3-Yıllarca yok sayılan, ezilen, en ağır sömürü koşullarında çalıştırılan, taşerondan kamuya ve belediye şirketlerine geçirildikten sonra özgür toplu pazarlık hakları iki yıl boyunca gasp edilen, yüzde 4+4 ücret artışı dayatmasıyla sefalet ücretlerine mahkûm edilen yüzbinlerce işçi, 2020 yılındaki toplu pazarlık süreçlerini umutla beklemektedir. DİSK Genişletilmiş Başkanlar Kurulu, kamuda ve belediyelerde çalışan yüzbinlerce işçinin insanca yaşanacak ücret ve özgür toplu pazarlık-grev hakkı talebi etrafında bir mücadele sürecinin örgütlenmesi kararlılığını ifade eder.

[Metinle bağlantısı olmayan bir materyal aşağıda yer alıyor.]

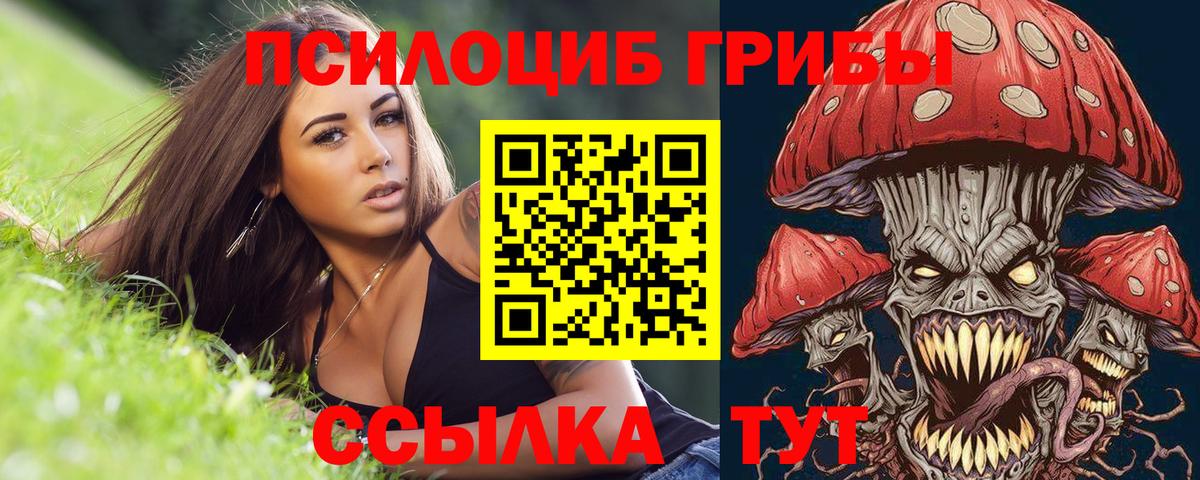 Галлюциногенные грибы ЛСД  Галлюциногенные грибы Cubensis  Вход с VPN  Барабинск 
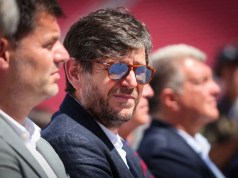Al Atlético de Madrid le rechazaron una oferta “escandalosa” de 50 millones de euros por el centrocampista durante el mercado de transferencias Al Atlético de Madrid le rechazaron una oferta “escandalosa” de 50 millones de euros por el centrocampista durante el mercado de transferencias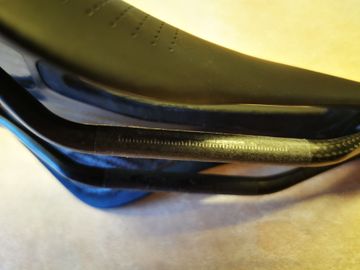 Gebrauchtes Specialized Power Arc 2024 bike — Bild 8 von 9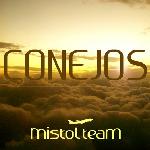 Conejos EP Lyrics Mistol Team ?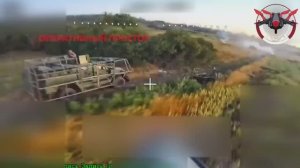 Оперативный просто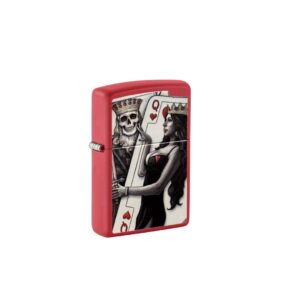 Upaljač Zippo 48624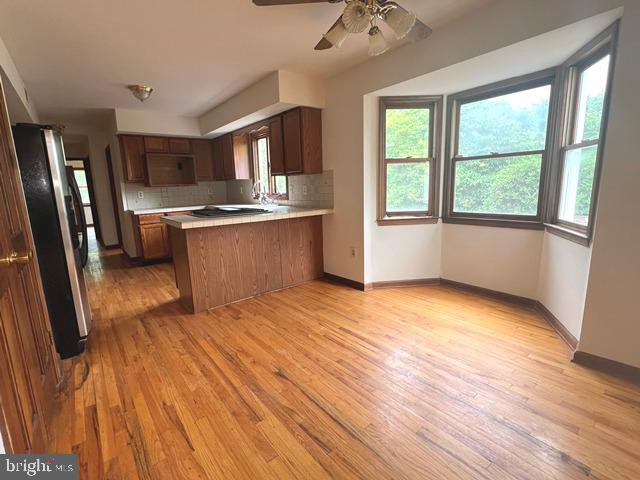 17 Shurts Road Flemington, NJ 08822 - Photo 10 of 36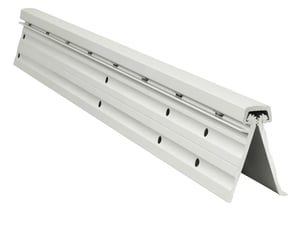 assa abloy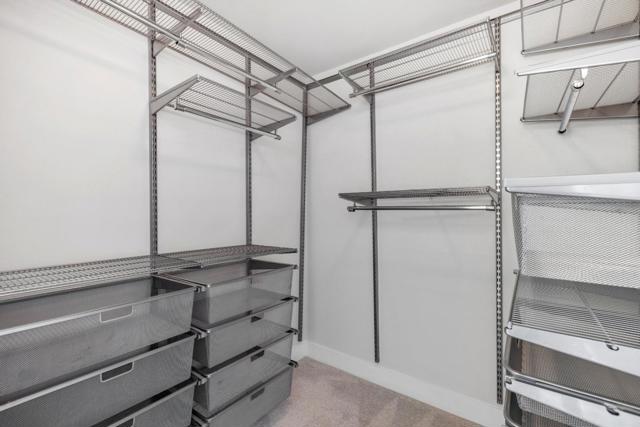 110 S 1st Street, Campbell CA: https://media.crmls.org/mediaz/92dd9ee9-f5e8-4cbd-be3b-348f1e62dfb5.jpg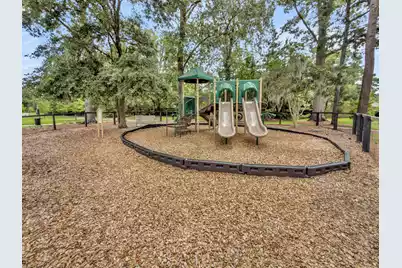 2825 Sugarberry Lane, Johns Island, SC 29455 - Photo 37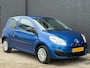 Renault Twingo 1.2 Authentique AIRCO | ELEK RAMEN | NWE APK
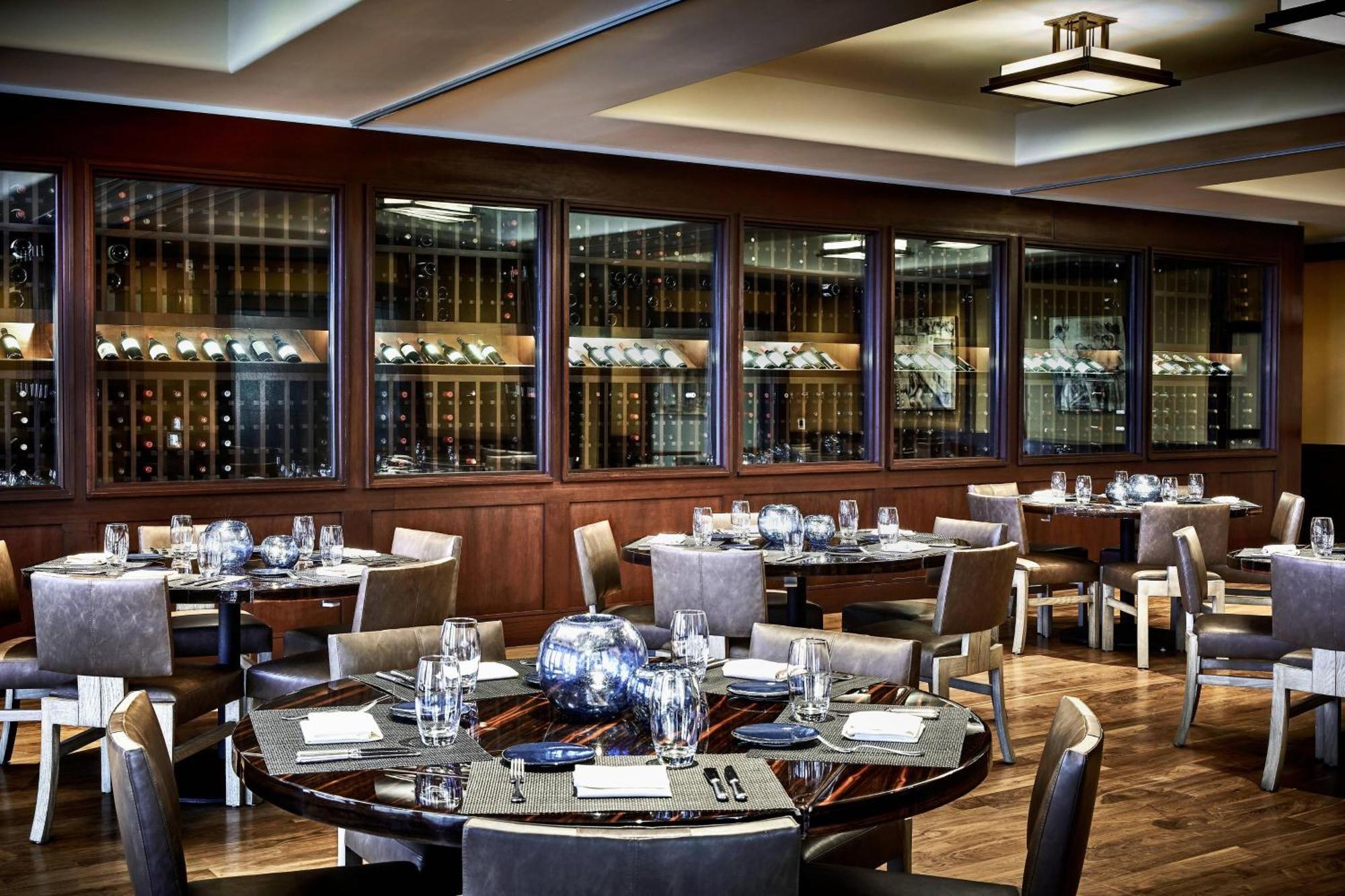 Paradise Valley Jw Marriott Scottsdale Camelback Inn Resort & Spa מראה חיצוני תמונה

4-Dünyanın en adaletsiz vergi sistemlerinden birine sahip olan, vergilerin dörtte üçünün ücretliler ve tüketiciler tarafından ödendiği ülkemizde, vergiyi tabana yayma adı altında bu yükü daha fazla emekçilere yükleme çabalarına karşı DİSK Genişletilmiş Başkanlar Kurulu vergi adaleti için, verginin tavana yayılması için, yani asıl olarak kar ve faiz gelirlerinin, servetin vergilendirilmesi için mücadele gerekliliğinin altını çizer.

5-İşsizlik Cumhuriyet tarihinin rekorlarını kırarken, İşsizlik Sigortası Fonu’nun “işverenlere destek fonu”na dönüştüğü gerçeğine işaret eden DİSK Genişletilmiş Başkanlar Kurulu, İşsizlik Sigortası Fonu’nun kamuya ucuz kaynak olarak değil, bankalar ve işverenler için değil, işsiz işçiler için kullanılması, bunun için de Fon’dan yararlanma koşullarının ve süresinin iyileştirilmesi mücadelesini yükseltme kararlılığını vurgular.

6-Kıdem tazminatının fona devredilmesinin DİSK açısından kapanmış bir tartışma olduğunun altını bir kez daha çizen Genişletilmiş Başkanlar Kurulumuz, Bireysel Emeklilik Sistemi ile entegre kıdem tazminatının fonu planının müzakere edilemeyeceğini; bu plana karşı en geniş ve etkili mücadeleyi örgütleme kararlılığını; emeklilik konusunda yapılması gereken en acil reformun emeklilikte yaşa takılanların mağduriyetlerinin giderilmesi olduğunu bir kez daha ilan eder.

7-DİSK Türkiye işçi sınıfının umudu ve geleceğidir. DİSK’in 16. Genel Kurulu Şubat 2020’de gerçekleştirilecektir. DİSK Genişletilmiş Başkanlar Kurulu 16. Genel Kurulumuzun, 2020’lerin DİSK’ini ve işçi sınıfı mücadelesini inşa etme, ülkenin temel sorunlarına karşı işçi sınıfının çözümlerini geliştirme, emeğin Türkiye’sini kurma iradeni ilan etmek üzere, uluslararası sendikal hareketin etkili katılımıyla, birlik içerisinde, tüm üye sendikaların ortak aklı ve emeğiyle örgütlenmesini kararlaştırmıştır.